BURLAGE: Dayton or bust, it’s time for Notre Dame basketball to represent
From the outside listening in, the 35-minute conference call Selection Sunday night with the Notre Dame men’s basketball contingent felt more like a trip to the in-laws than it did a celebration for a team earning its first NCAA Tournament bid since 2017.
After an exhausting bubble watch that moved the Irish from “lock” to “likely” to “hold your breath,” the Zoom mood seemed built from the relief of finally getting in more than it was from the excitement of being in when it earned a trip to Dayton for a first-four game tonight against Rutgers.
Gathered at the home of Mike Brey for a watch party, the Irish head coach shared afterward how there was no wild celebration when about three minutes into the broadcast his team was revealed as a No. 11 seed and a Dayton participant.
“We didn’t jump up. We just kind of clapped. We were just relieved to see it,” Brey stoically shared of his team’s initial selection reaction. “We’re in it. You gotta have access to do anything.”

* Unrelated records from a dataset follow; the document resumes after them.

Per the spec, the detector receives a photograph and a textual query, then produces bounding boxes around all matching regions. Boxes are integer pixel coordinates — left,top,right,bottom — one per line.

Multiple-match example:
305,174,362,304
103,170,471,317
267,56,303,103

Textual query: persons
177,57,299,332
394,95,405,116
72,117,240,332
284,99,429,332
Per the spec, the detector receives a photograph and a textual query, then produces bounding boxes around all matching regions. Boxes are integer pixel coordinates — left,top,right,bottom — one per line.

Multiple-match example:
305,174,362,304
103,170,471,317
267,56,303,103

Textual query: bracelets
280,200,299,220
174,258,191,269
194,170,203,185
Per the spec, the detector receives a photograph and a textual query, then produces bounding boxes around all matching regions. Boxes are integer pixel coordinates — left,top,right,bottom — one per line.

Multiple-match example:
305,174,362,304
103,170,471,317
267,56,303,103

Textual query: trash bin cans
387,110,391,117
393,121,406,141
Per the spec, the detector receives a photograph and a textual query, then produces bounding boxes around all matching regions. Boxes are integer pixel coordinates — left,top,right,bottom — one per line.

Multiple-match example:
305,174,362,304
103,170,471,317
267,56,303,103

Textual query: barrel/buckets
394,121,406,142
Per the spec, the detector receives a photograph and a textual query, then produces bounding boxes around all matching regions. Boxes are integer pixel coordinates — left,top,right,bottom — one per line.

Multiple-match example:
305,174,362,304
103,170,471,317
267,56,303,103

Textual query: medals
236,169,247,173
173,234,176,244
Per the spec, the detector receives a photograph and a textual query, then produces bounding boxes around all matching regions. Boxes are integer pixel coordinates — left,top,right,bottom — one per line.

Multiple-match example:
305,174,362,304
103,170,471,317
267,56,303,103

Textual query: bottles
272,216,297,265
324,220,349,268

Brey is obviously correct that you can’t stay in the tournament if you don’t play in the tournament. He’s also fully aware that without the Dayton play-in round, back to the NIT it would be.
Even Brey admitted to not being exactly sure how to react to his first NCAA invite since Bonzie Colson was a team captain five years ago.
“There was a lot of anxiety,” Brey said. “… Maybe later tonight for about 30 minutes, I’ll smile a little bit more.”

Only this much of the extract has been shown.